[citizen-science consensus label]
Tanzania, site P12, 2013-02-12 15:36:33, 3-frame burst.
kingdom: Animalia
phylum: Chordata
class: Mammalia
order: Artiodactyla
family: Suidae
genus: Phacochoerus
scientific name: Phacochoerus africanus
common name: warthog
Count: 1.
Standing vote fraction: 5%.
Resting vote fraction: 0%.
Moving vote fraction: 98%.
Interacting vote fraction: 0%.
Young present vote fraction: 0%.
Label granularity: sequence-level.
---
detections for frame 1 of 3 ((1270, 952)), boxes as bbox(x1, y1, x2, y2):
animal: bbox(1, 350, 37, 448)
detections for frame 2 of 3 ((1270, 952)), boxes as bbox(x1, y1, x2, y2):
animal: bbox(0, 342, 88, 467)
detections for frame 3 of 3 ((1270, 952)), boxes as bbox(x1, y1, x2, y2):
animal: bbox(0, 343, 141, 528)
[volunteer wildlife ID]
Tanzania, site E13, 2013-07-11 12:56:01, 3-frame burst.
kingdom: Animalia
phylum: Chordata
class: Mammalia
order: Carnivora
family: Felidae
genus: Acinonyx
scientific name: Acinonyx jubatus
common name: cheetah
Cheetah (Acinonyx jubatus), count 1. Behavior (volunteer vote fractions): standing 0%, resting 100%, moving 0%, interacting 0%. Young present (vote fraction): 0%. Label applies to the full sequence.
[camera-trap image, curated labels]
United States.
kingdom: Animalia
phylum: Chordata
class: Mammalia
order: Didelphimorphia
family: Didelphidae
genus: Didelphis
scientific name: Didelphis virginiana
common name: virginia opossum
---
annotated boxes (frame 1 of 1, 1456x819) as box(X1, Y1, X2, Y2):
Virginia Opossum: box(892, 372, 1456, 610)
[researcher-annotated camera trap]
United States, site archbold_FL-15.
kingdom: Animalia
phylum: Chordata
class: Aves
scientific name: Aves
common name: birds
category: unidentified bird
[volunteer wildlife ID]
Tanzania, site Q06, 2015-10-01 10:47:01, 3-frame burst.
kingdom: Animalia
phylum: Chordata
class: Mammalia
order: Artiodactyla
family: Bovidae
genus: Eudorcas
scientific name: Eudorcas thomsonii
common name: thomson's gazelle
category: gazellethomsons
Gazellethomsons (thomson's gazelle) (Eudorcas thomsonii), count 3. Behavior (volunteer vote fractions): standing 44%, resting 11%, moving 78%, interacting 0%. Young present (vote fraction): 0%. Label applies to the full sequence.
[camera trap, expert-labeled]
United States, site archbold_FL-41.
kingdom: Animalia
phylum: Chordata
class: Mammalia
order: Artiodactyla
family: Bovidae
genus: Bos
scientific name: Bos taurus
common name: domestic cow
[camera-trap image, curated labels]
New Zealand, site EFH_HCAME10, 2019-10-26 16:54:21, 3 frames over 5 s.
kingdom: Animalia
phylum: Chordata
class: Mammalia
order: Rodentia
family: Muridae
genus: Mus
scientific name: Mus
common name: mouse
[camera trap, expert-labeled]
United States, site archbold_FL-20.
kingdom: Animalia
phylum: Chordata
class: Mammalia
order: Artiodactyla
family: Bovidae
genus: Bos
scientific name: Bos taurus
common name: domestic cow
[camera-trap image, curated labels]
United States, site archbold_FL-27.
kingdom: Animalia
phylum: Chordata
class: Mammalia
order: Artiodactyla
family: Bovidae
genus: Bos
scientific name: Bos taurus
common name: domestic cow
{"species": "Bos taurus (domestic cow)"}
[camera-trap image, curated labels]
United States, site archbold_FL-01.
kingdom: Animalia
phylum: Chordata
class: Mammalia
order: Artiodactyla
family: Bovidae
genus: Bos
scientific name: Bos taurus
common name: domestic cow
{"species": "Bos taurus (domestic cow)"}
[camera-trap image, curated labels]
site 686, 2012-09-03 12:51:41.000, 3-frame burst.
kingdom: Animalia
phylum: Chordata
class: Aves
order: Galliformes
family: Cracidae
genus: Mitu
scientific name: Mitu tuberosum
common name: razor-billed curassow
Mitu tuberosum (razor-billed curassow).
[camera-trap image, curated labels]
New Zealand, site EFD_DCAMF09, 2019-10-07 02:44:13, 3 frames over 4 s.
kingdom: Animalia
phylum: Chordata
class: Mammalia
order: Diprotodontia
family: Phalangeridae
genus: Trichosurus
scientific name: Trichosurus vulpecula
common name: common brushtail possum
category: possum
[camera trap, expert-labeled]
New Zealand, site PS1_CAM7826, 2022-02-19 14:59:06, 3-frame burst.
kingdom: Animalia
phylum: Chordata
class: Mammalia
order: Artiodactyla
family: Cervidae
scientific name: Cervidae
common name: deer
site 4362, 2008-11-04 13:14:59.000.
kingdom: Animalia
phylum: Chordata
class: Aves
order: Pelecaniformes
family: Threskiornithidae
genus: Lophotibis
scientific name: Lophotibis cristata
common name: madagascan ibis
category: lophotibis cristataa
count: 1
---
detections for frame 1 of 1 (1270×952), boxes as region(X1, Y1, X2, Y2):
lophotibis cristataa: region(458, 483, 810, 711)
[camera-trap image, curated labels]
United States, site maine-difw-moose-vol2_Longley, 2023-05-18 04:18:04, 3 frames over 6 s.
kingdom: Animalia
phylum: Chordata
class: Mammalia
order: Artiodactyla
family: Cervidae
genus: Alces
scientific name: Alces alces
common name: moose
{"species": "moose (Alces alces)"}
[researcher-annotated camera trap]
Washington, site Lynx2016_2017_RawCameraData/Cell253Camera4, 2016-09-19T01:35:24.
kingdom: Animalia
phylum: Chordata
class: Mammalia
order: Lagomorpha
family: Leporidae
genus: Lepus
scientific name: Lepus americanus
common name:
-.-.-
◆ **TASK BRIEF**
When a line in the listing above holds the word "Zealand", copy it.

◆ **ANSWER FOR THIS EXERCISE**
New Zealand, site EFH_HCAME10, 2019-10-26 16:54:21, 3 frames over 5 s.
New Zealand, site EFD_DCAMF09, 2019-10-07 02:44:13, 3 frames over 4 s.
New Zealand, site PS1_CAM7826, 2022-02-19 14:59:06, 3-frame burst.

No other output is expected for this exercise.